The family, who sought asylum from Algeria, have lived in Glasgow for the last three years and the deportation by the Home Office echoed controversial dawn raids carried out in the area last year.


Politicians and campaigners hit out at the treatment of the children, following assurances by Jack McConnell, the First Minister, that dawn raids on families will be reconsidered.


The community is "devastated" by the move, said the headteacher of the school where Oussama was a pupil, and he criticised the "traumatic" treatment of the children.


The Home Office last night refused to comment on individual cases but insisted all protocols were followed.


According to the campaign group Positive Action in Housing (PAIH), immigration officials came to the family's home at 6:45am. It is thought Mrs Benai and her two children will be transferred to London to catch a flight tomorrow.


But Mr Benai has said the family face death threats in Algeria.


There was added concern for the children. PAIH said Oussama needs insulin, and they believe he fell ill shortly after raid. Mayssa, 2, was supposed to visit a consultant in Yorkhill hospital on or around the 24 October to decide if she needs a follow-up operation to improve breathing through her nose, the group said.


Donal Currie, headteacher of St Brendan's Primary, where Oussama is a pupil said: "The removal of asylum-seeker children in this way is not only traumatic for them, but is also extremely distressing for the rest of the school community.


"We at St Brendan's have been in this situation several times now and it creates anguish, worry and great sadness for everyone involved with the school."


Robina Qureshi, director of PAIH, said the raid brought back memories of the Vucaj family, originally from Albania, who were also removed in a dawn raid. That case was criticised by Kathleen Marshall, the children's commissioner, and led to Mr McConnell calling for a review of how dawn raids are dealt with.
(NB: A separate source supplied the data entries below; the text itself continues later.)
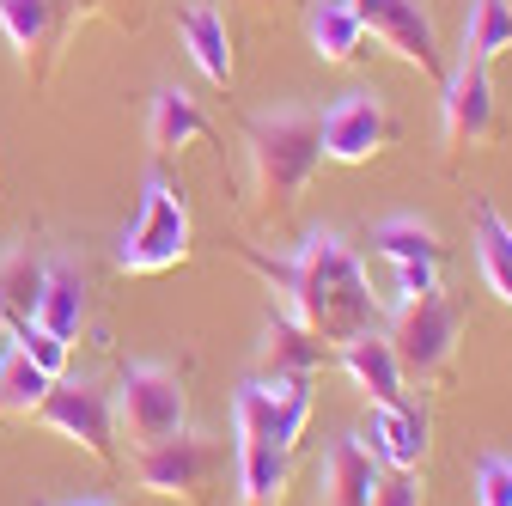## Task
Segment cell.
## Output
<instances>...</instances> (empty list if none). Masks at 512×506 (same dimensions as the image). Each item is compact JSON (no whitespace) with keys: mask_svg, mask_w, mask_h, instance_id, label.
<instances>
[{"mask_svg":"<svg viewBox=\"0 0 512 506\" xmlns=\"http://www.w3.org/2000/svg\"><path fill=\"white\" fill-rule=\"evenodd\" d=\"M244 263L263 275L275 293H281V311H293V318L324 342H348L360 330H372V287H366V269L360 257L348 250L342 232H305L293 257H256V250H244Z\"/></svg>","mask_w":512,"mask_h":506,"instance_id":"6da1fadb","label":"cell"},{"mask_svg":"<svg viewBox=\"0 0 512 506\" xmlns=\"http://www.w3.org/2000/svg\"><path fill=\"white\" fill-rule=\"evenodd\" d=\"M244 153H250V183L256 196H263V208H293L317 165H324V141H317V110L311 104H281V110H263L250 116L244 129Z\"/></svg>","mask_w":512,"mask_h":506,"instance_id":"7a4b0ae2","label":"cell"},{"mask_svg":"<svg viewBox=\"0 0 512 506\" xmlns=\"http://www.w3.org/2000/svg\"><path fill=\"white\" fill-rule=\"evenodd\" d=\"M397 348V366L403 378H421V385H433V378L452 372L458 360V336H464V305L452 293H421V299H403L397 305V324L384 330Z\"/></svg>","mask_w":512,"mask_h":506,"instance_id":"3957f363","label":"cell"},{"mask_svg":"<svg viewBox=\"0 0 512 506\" xmlns=\"http://www.w3.org/2000/svg\"><path fill=\"white\" fill-rule=\"evenodd\" d=\"M189 257V208L165 177H147L141 208L128 220L122 244H116V269L122 275H165Z\"/></svg>","mask_w":512,"mask_h":506,"instance_id":"277c9868","label":"cell"},{"mask_svg":"<svg viewBox=\"0 0 512 506\" xmlns=\"http://www.w3.org/2000/svg\"><path fill=\"white\" fill-rule=\"evenodd\" d=\"M183 421H189V397H183L171 366L135 360L122 372V385L110 397V427H122L128 446H159V439L183 433Z\"/></svg>","mask_w":512,"mask_h":506,"instance_id":"5b68a950","label":"cell"},{"mask_svg":"<svg viewBox=\"0 0 512 506\" xmlns=\"http://www.w3.org/2000/svg\"><path fill=\"white\" fill-rule=\"evenodd\" d=\"M305 421H311V378L256 372L232 397V439H275V446L293 452Z\"/></svg>","mask_w":512,"mask_h":506,"instance_id":"8992f818","label":"cell"},{"mask_svg":"<svg viewBox=\"0 0 512 506\" xmlns=\"http://www.w3.org/2000/svg\"><path fill=\"white\" fill-rule=\"evenodd\" d=\"M220 470V446L208 433H171L159 446H135V482L165 500H202V488Z\"/></svg>","mask_w":512,"mask_h":506,"instance_id":"52a82bcc","label":"cell"},{"mask_svg":"<svg viewBox=\"0 0 512 506\" xmlns=\"http://www.w3.org/2000/svg\"><path fill=\"white\" fill-rule=\"evenodd\" d=\"M439 129H445V147L452 159L464 153H482L500 129V110H494V86H488V68L470 55H458V68L445 74V98H439Z\"/></svg>","mask_w":512,"mask_h":506,"instance_id":"ba28073f","label":"cell"},{"mask_svg":"<svg viewBox=\"0 0 512 506\" xmlns=\"http://www.w3.org/2000/svg\"><path fill=\"white\" fill-rule=\"evenodd\" d=\"M31 421H43L49 433L86 446L98 464H110V397L92 385V378H55L43 391V403L31 409Z\"/></svg>","mask_w":512,"mask_h":506,"instance_id":"9c48e42d","label":"cell"},{"mask_svg":"<svg viewBox=\"0 0 512 506\" xmlns=\"http://www.w3.org/2000/svg\"><path fill=\"white\" fill-rule=\"evenodd\" d=\"M317 141L330 165H372L391 141V116L372 92H342L330 110H317Z\"/></svg>","mask_w":512,"mask_h":506,"instance_id":"30bf717a","label":"cell"},{"mask_svg":"<svg viewBox=\"0 0 512 506\" xmlns=\"http://www.w3.org/2000/svg\"><path fill=\"white\" fill-rule=\"evenodd\" d=\"M348 7L360 13L366 37H378L391 55H403L409 68L439 74V43H433V19L421 0H348Z\"/></svg>","mask_w":512,"mask_h":506,"instance_id":"8fae6325","label":"cell"},{"mask_svg":"<svg viewBox=\"0 0 512 506\" xmlns=\"http://www.w3.org/2000/svg\"><path fill=\"white\" fill-rule=\"evenodd\" d=\"M336 360H342V372L354 378V385L366 391V403H378V409L409 403V391H403V366H397V348H391V336H384V330H360V336L336 342Z\"/></svg>","mask_w":512,"mask_h":506,"instance_id":"7c38bea8","label":"cell"},{"mask_svg":"<svg viewBox=\"0 0 512 506\" xmlns=\"http://www.w3.org/2000/svg\"><path fill=\"white\" fill-rule=\"evenodd\" d=\"M360 439L378 458V470H421V458H427V409H415V403L378 409L372 403V421H366Z\"/></svg>","mask_w":512,"mask_h":506,"instance_id":"4fadbf2b","label":"cell"},{"mask_svg":"<svg viewBox=\"0 0 512 506\" xmlns=\"http://www.w3.org/2000/svg\"><path fill=\"white\" fill-rule=\"evenodd\" d=\"M372 482H378V458L366 452L360 433H342L324 452V470H317V506H372Z\"/></svg>","mask_w":512,"mask_h":506,"instance_id":"5bb4252c","label":"cell"},{"mask_svg":"<svg viewBox=\"0 0 512 506\" xmlns=\"http://www.w3.org/2000/svg\"><path fill=\"white\" fill-rule=\"evenodd\" d=\"M31 318L61 336V342H74L80 324H86V275L74 257H49L43 263V287H37V305H31Z\"/></svg>","mask_w":512,"mask_h":506,"instance_id":"9a60e30c","label":"cell"},{"mask_svg":"<svg viewBox=\"0 0 512 506\" xmlns=\"http://www.w3.org/2000/svg\"><path fill=\"white\" fill-rule=\"evenodd\" d=\"M177 37H183L189 61H196L214 86H232V31H226L214 0H189V7L177 13Z\"/></svg>","mask_w":512,"mask_h":506,"instance_id":"2e32d148","label":"cell"},{"mask_svg":"<svg viewBox=\"0 0 512 506\" xmlns=\"http://www.w3.org/2000/svg\"><path fill=\"white\" fill-rule=\"evenodd\" d=\"M330 348L317 342L293 311L269 305V324H263V348H256V360H263V372H287V378H311V366L324 360Z\"/></svg>","mask_w":512,"mask_h":506,"instance_id":"e0dca14e","label":"cell"},{"mask_svg":"<svg viewBox=\"0 0 512 506\" xmlns=\"http://www.w3.org/2000/svg\"><path fill=\"white\" fill-rule=\"evenodd\" d=\"M293 452L275 439H238V506H281Z\"/></svg>","mask_w":512,"mask_h":506,"instance_id":"ac0fdd59","label":"cell"},{"mask_svg":"<svg viewBox=\"0 0 512 506\" xmlns=\"http://www.w3.org/2000/svg\"><path fill=\"white\" fill-rule=\"evenodd\" d=\"M305 37H311V55L330 61V68H342V61H354L366 49V25H360V13L348 7V0H311Z\"/></svg>","mask_w":512,"mask_h":506,"instance_id":"d6986e66","label":"cell"},{"mask_svg":"<svg viewBox=\"0 0 512 506\" xmlns=\"http://www.w3.org/2000/svg\"><path fill=\"white\" fill-rule=\"evenodd\" d=\"M202 135H208V116L196 110V98H189L183 86H159V92H153V116H147L153 153H177V147L202 141Z\"/></svg>","mask_w":512,"mask_h":506,"instance_id":"ffe728a7","label":"cell"},{"mask_svg":"<svg viewBox=\"0 0 512 506\" xmlns=\"http://www.w3.org/2000/svg\"><path fill=\"white\" fill-rule=\"evenodd\" d=\"M372 257L384 263H445V244L421 214H391L372 226Z\"/></svg>","mask_w":512,"mask_h":506,"instance_id":"44dd1931","label":"cell"},{"mask_svg":"<svg viewBox=\"0 0 512 506\" xmlns=\"http://www.w3.org/2000/svg\"><path fill=\"white\" fill-rule=\"evenodd\" d=\"M476 269H482L488 293L500 305H512V226L488 202H476Z\"/></svg>","mask_w":512,"mask_h":506,"instance_id":"7402d4cb","label":"cell"},{"mask_svg":"<svg viewBox=\"0 0 512 506\" xmlns=\"http://www.w3.org/2000/svg\"><path fill=\"white\" fill-rule=\"evenodd\" d=\"M512 49V0H470V19H464V49L470 61H500Z\"/></svg>","mask_w":512,"mask_h":506,"instance_id":"603a6c76","label":"cell"},{"mask_svg":"<svg viewBox=\"0 0 512 506\" xmlns=\"http://www.w3.org/2000/svg\"><path fill=\"white\" fill-rule=\"evenodd\" d=\"M49 25H55V0H0V31L19 49V61H31L49 43Z\"/></svg>","mask_w":512,"mask_h":506,"instance_id":"cb8c5ba5","label":"cell"},{"mask_svg":"<svg viewBox=\"0 0 512 506\" xmlns=\"http://www.w3.org/2000/svg\"><path fill=\"white\" fill-rule=\"evenodd\" d=\"M37 287H43V263L25 244H13L7 257H0V311H7V318H31Z\"/></svg>","mask_w":512,"mask_h":506,"instance_id":"d4e9b609","label":"cell"},{"mask_svg":"<svg viewBox=\"0 0 512 506\" xmlns=\"http://www.w3.org/2000/svg\"><path fill=\"white\" fill-rule=\"evenodd\" d=\"M55 385V378L49 372H37L25 354H19V342H13V354L7 360H0V409H7V415H31L37 403H43V391Z\"/></svg>","mask_w":512,"mask_h":506,"instance_id":"484cf974","label":"cell"},{"mask_svg":"<svg viewBox=\"0 0 512 506\" xmlns=\"http://www.w3.org/2000/svg\"><path fill=\"white\" fill-rule=\"evenodd\" d=\"M13 342H19V354H25L37 372H49V378H61V372H68V342H61V336H49L37 318H13Z\"/></svg>","mask_w":512,"mask_h":506,"instance_id":"4316f807","label":"cell"},{"mask_svg":"<svg viewBox=\"0 0 512 506\" xmlns=\"http://www.w3.org/2000/svg\"><path fill=\"white\" fill-rule=\"evenodd\" d=\"M476 506H512V458L488 452L476 464Z\"/></svg>","mask_w":512,"mask_h":506,"instance_id":"83f0119b","label":"cell"},{"mask_svg":"<svg viewBox=\"0 0 512 506\" xmlns=\"http://www.w3.org/2000/svg\"><path fill=\"white\" fill-rule=\"evenodd\" d=\"M439 293V263H391V305Z\"/></svg>","mask_w":512,"mask_h":506,"instance_id":"f1b7e54d","label":"cell"},{"mask_svg":"<svg viewBox=\"0 0 512 506\" xmlns=\"http://www.w3.org/2000/svg\"><path fill=\"white\" fill-rule=\"evenodd\" d=\"M372 506H421V476L415 470H378Z\"/></svg>","mask_w":512,"mask_h":506,"instance_id":"f546056e","label":"cell"},{"mask_svg":"<svg viewBox=\"0 0 512 506\" xmlns=\"http://www.w3.org/2000/svg\"><path fill=\"white\" fill-rule=\"evenodd\" d=\"M68 506H110V500H68Z\"/></svg>","mask_w":512,"mask_h":506,"instance_id":"4dcf8cb0","label":"cell"},{"mask_svg":"<svg viewBox=\"0 0 512 506\" xmlns=\"http://www.w3.org/2000/svg\"><path fill=\"white\" fill-rule=\"evenodd\" d=\"M0 324H13V318H7V311H0Z\"/></svg>","mask_w":512,"mask_h":506,"instance_id":"1f68e13d","label":"cell"},{"mask_svg":"<svg viewBox=\"0 0 512 506\" xmlns=\"http://www.w3.org/2000/svg\"><path fill=\"white\" fill-rule=\"evenodd\" d=\"M263 7H269V0H263Z\"/></svg>","mask_w":512,"mask_h":506,"instance_id":"d6a6232c","label":"cell"}]
</instances>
Ms Qureshi said: "It's communities as well as families who are being terrorised. It's exactly one year since the Vucaj kids were the victims of a dawn raid. There is no protocol and nothing has changed. Dawn raids are being carried out against innocent families and repeated all over Glasgow. Is this the kind of society we want to live in?"


Noreen Rea, 57, who is a neighbour of the Benai family, said, "I have friends and neighbours who are asylum-seekers, from the Ivory Coast, Albania, Algeria, everywhere. Every time a dawn raid happens here, we are devastated."


Sandra White, SNP MSP for Glasgow, said: "I ask Jack McConnell to stand up for all of the peoples of Scotland and implement legislation which will ensure that this disgraceful situation where families are being plucked from their homes in dawn raids is discontinued."